A very variable clinical picture characterizes the symptoms of celiac disease, which are:

  • Swelling, abdominal pain and diarrhea: are the most common intestinal symptoms;
  • Chronic fatigue: it is a constant feeling of weakness and lack of energy;
  • Hypo nutrition and weight loss: celiac disease hinders the absorption of important nutrients that the body gets from food;
  • Anemia: celiac disease can also lead to a decrease in hemoglobin in the blood;
  • Herpetiformis dermatitis: it is a cutaneous variant of celiac disease, the so-called “Celiac disease of the skin”;
  • Furthermore, celiac disease can start at any age, even in old age.


In people genetically predisposed to celiac disease, the cells of the immune system triggered by contact with gluten, attack the mucosa of the small intestine destroying the villi (small finger-shaped bumps responsible for the absorption of various nutrients and minerals that through the wall of the small intestine end up in the blood) and determine, in the long run, malabsorption and malnutrition. The essential factors, therefore, for the development of celiac disease are:

  • The environmental factor: a diet with cereals containing gluten;
  • The genetic factor: presence of specific sequences (HLA-DQ2 and HLA-DQ8) in the genes that define the structure with which our immune cells recognize the different elements that meet them.

In the absence of these DNA sequences, the diagnosis is virtually excluded or highly unlikely.

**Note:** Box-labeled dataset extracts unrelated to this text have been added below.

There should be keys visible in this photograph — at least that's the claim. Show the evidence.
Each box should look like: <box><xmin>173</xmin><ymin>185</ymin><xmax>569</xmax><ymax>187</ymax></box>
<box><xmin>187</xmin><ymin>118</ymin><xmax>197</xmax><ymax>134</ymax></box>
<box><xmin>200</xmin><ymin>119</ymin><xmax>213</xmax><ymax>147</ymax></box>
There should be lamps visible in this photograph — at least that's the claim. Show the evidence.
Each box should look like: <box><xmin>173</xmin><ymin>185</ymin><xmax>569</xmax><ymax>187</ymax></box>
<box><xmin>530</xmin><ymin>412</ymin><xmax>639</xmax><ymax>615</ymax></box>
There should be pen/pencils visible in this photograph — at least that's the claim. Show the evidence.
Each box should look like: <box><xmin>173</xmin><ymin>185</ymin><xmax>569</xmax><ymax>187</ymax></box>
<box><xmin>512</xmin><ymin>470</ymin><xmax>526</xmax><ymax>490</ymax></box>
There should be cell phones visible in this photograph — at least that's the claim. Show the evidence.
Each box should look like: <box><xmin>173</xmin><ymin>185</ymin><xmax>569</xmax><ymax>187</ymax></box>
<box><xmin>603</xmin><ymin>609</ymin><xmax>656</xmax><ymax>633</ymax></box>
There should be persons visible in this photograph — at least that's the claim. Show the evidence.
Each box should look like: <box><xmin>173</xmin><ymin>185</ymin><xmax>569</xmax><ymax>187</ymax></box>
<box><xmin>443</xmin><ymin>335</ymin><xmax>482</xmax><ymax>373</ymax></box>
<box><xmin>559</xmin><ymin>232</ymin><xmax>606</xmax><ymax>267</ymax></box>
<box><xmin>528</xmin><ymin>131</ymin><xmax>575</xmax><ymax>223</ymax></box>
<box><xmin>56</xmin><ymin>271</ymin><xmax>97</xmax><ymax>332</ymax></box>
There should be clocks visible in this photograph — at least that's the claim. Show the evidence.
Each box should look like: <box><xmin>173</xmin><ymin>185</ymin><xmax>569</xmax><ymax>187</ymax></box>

Since only 30% of the world population develops celiac disease with these sequences, other factors are also necessary; a role of too early gluten exposure or of a rotavirus intestinal infection in childhood has been hypothesized. On the contrary, according to the American National Institute of Diabetes, Digestive and Kidney Diseases, breastfeeding would seem to play a protective role or at least delay its appearance.


The diagnosis of celiac disease follows well-defined guidelines. In subjects at high risk of celiac disease due to family history, the appearance of symptoms attributable to it or the presence of a frequently associated disease, the first test performed, using a simple blood sample, is the dosage of the specific antibodies produced in the blood in response to the presence of gluten (anti-trans-glutamines and anti-endomysium antibodies). The test does not require special preparation rules. As with most blood tests, the patient must fast. Patients with the presence of these antibodies in the blood are subjected, to confirm the diagnosis, to the execution of the biopsy (a sample of a fragment of tissue) of the mucosa of the first part of the small intestine, the duodenum, in order to document a flattening (a disappearance) of the intestinal villi.  The biopsy is performed during an esophagus-gastro duodenoscopy.

Genetic analysis, carried out through DNA examination, reveals whether one is predisposed to the disease (the presence of the predisposing genes, HLA-DQ2 and HLA-DQ8 is sought). This test should not be performed routinely and should be reserved only for cases in which the antibody dosage and duodenal biopsy, as well as the symptoms, are not entirely clear. In the presence of the disease within a family, given its characteristic genetic transmission, it is advisable to screen antibodies in all first-degree relatives of the patient.

Celiac disease is included in the field of social diseases and chronic diseases and, as such, is subject to certification of illness to be carried out at the Reference Centers and Regional Network Presidia (exemption RI0060).


The only therapy currently available for people with celiac disease is the complete and lasting exclusion from the diet of all possible sources of gluten, even those that are hidden (gluten can be present in canned foods, sauces and packaged soups, but also in cosmetics and medicines, as an additive, preservative or flavoring).